Suhas Sistu of Hans India gave the film 2.5/5, and said that while the film explored the themes with non-linear narration and philosophical undertones, the screenplay kept the audience engaged with unexpected twists.

The reviewer of Sakshi Post gave the film 2.5/5, and while the review mentioned that the technical aspects of the film are commendable, it observed such nuances as the film maintaining suspense through non-linear structure, and that even minor characters added texture to the matured themes of the movie.

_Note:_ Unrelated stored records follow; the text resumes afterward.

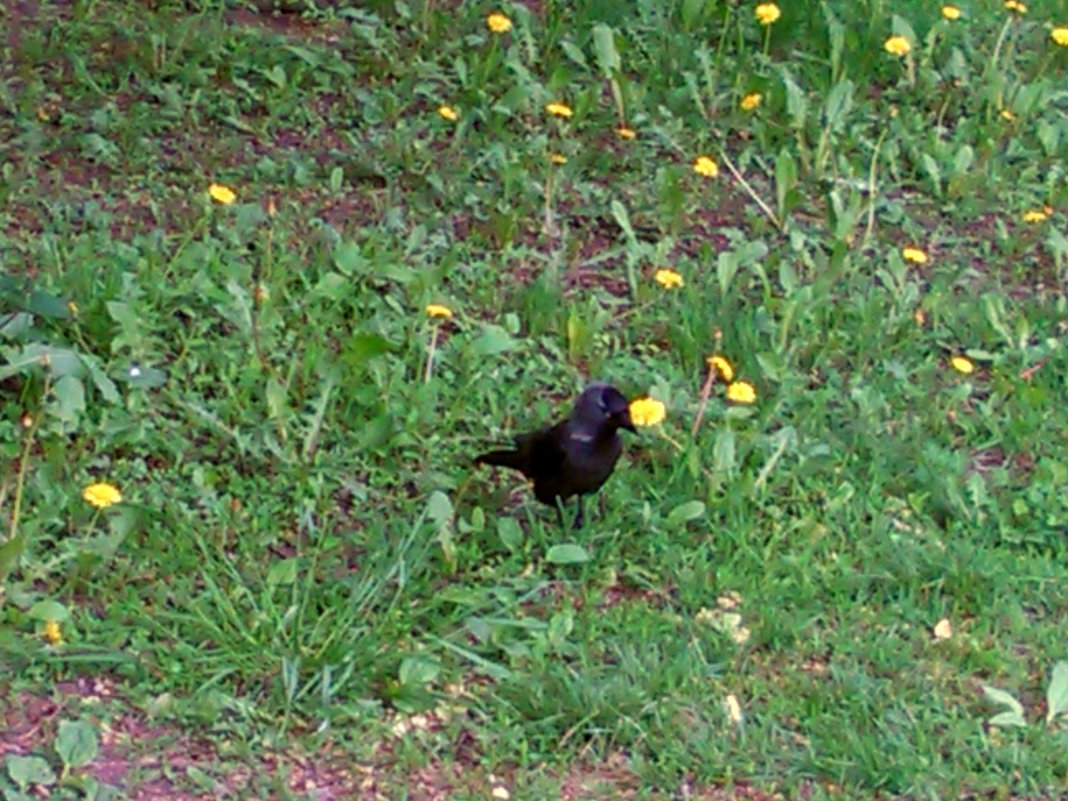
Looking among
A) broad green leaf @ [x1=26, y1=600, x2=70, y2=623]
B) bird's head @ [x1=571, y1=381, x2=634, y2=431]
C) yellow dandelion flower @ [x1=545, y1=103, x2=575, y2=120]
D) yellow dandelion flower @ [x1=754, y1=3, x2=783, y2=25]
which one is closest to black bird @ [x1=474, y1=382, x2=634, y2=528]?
bird's head @ [x1=571, y1=381, x2=634, y2=431]

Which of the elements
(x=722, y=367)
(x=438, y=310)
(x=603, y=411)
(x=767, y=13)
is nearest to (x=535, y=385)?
(x=438, y=310)

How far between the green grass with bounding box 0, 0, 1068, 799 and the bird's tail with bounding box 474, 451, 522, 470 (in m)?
0.12

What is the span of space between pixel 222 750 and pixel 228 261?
175 cm

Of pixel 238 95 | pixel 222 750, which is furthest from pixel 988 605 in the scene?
pixel 238 95

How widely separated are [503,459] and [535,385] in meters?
0.58

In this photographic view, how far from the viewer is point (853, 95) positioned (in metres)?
6.31

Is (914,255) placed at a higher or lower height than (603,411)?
lower

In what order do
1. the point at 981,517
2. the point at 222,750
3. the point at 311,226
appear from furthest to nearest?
the point at 311,226 < the point at 981,517 < the point at 222,750

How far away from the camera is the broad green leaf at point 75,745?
3711 mm

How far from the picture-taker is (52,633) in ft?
13.0

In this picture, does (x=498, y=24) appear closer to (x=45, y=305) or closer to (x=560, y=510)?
(x=45, y=305)

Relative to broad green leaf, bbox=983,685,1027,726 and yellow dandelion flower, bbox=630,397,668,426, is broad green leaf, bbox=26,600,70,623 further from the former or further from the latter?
broad green leaf, bbox=983,685,1027,726

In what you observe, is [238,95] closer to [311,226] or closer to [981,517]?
[311,226]

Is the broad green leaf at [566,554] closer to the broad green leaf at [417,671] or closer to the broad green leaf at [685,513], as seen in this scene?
the broad green leaf at [685,513]
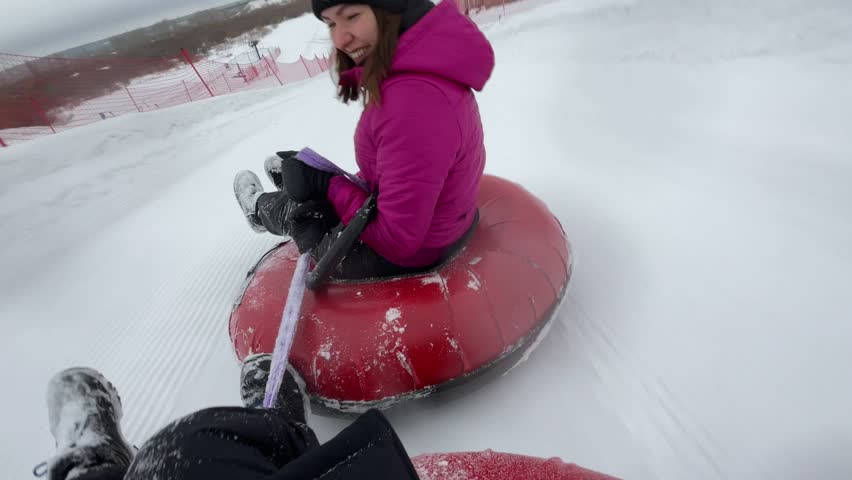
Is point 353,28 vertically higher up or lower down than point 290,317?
higher up

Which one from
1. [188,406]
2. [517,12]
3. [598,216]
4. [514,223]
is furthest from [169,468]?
[517,12]

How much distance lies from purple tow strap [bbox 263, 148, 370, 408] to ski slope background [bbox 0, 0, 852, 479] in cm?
49

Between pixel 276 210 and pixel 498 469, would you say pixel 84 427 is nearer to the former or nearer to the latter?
pixel 276 210

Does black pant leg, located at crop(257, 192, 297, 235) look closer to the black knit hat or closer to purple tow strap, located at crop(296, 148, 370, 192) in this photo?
purple tow strap, located at crop(296, 148, 370, 192)

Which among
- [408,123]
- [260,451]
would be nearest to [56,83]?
[408,123]

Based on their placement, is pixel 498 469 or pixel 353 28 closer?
pixel 498 469

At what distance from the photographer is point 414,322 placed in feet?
4.54

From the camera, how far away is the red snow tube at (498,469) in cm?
89

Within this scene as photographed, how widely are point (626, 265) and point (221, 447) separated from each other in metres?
1.90

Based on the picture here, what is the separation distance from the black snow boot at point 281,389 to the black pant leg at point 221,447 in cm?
33

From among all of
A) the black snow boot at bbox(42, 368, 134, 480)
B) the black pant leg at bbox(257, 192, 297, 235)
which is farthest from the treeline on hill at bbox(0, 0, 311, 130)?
the black snow boot at bbox(42, 368, 134, 480)

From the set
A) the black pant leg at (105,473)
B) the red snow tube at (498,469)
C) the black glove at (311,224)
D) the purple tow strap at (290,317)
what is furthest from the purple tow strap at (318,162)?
the black pant leg at (105,473)

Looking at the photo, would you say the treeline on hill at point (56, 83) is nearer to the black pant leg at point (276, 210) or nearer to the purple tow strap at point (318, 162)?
the black pant leg at point (276, 210)

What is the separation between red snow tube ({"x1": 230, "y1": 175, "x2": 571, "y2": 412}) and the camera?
1366mm
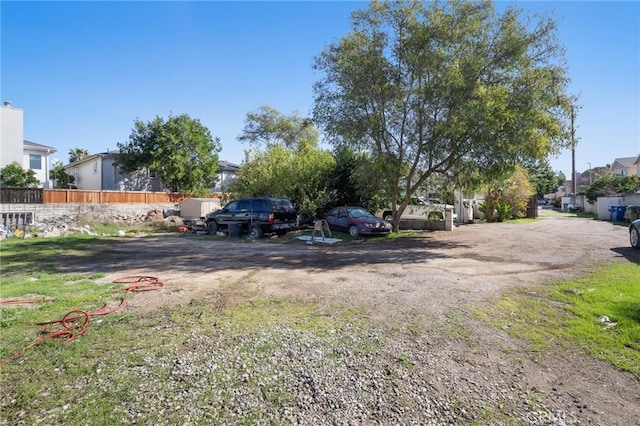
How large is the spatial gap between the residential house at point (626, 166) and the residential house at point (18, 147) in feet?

Sunil Boddula of News18 gave the film 2.5/5, and mentioned that the film highlighted the heavy medical expenses that the common people find difficult to meet, and said that the father daughter emotion in movie reminded of the old Telugu movies.

Ramu Chinthakindhi of Timesnow gave the film 2.5/5, and said that the director handled the screenplay well. The reviewer also noted that Balu Charan acted well as both the responsible father and as a powerful man in a world of crime.